L'action Stellantis cède plus de 3 %, plombée par ses ventes d'août
Stellantis figure parmi les plus fortes baisses du CAC 40 ce mardi, dans un marché parisien déjà orienté à la baisse. Le titre subit la double pression d'un repli sectoriel et de données d'immatriculations décevantes publiées ce matin pour le mois d'août.

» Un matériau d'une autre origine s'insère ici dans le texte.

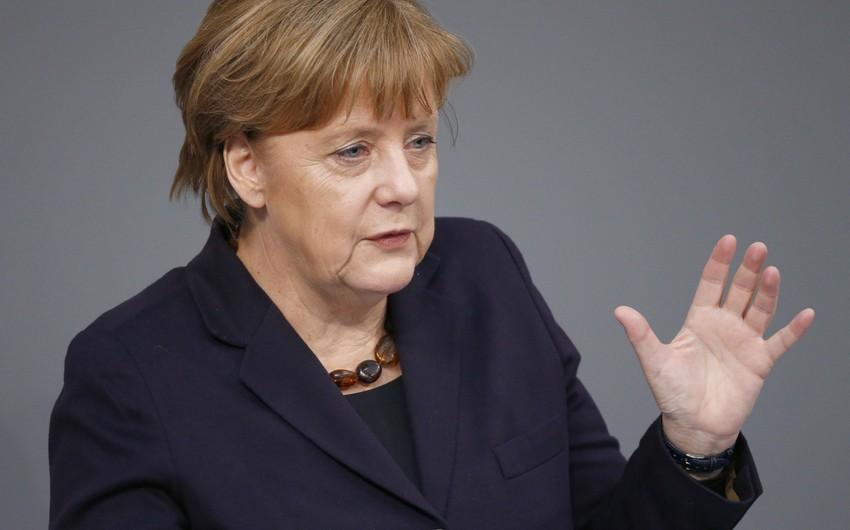 Merkel: Qaçqınlar hansı Avropa ölkəsində qalacaqlarını özləri seçməməlidirlər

Des ventes en recul en août alors que le marché français progresse de 3,6 %
Les chiffres du mois d'août révèlent une sous-performance des deux principaux constructeurs cotés à Paris. Selon les données publiées par la PFA ce mardi, le marché français des véhicules légers a progressé de 3,6 % à 110 132 unités, mais Stellantis affiche un recul sur la période, à rebours de cette dynamique générale. Renault, qui cède 3,53 % en séance, partage cette mauvaise posture et occupe la dernière place du CAC 40. Le contexte sectoriel pèse donc sur les deux valeurs simultanément, sans que la hausse du marché global n'ait profité à leurs volumes respectifs.
Stellantis au contact de sa MM20, dans une tendance de fond dégradée sur trois mois
À 4,64 €, le titre évolue pratiquement au contact de sa moyenne mobile à 20 jours (4,65 €), ce qui traduit une fragilité à court terme : un glissement sous ce niveau rouvrirait la route vers le support à 4,38 €. La moyenne mobile à 50 jours, à 4,88 €, reste nettement au-dessus du cours (écart de près de 5 %), confirmant la pression de moyen terme. Sur trois mois, le recul atteint 32,35 %, alors que la MM200 à 6,76 € se situe plus de 31 % au-dessus du cours actuel.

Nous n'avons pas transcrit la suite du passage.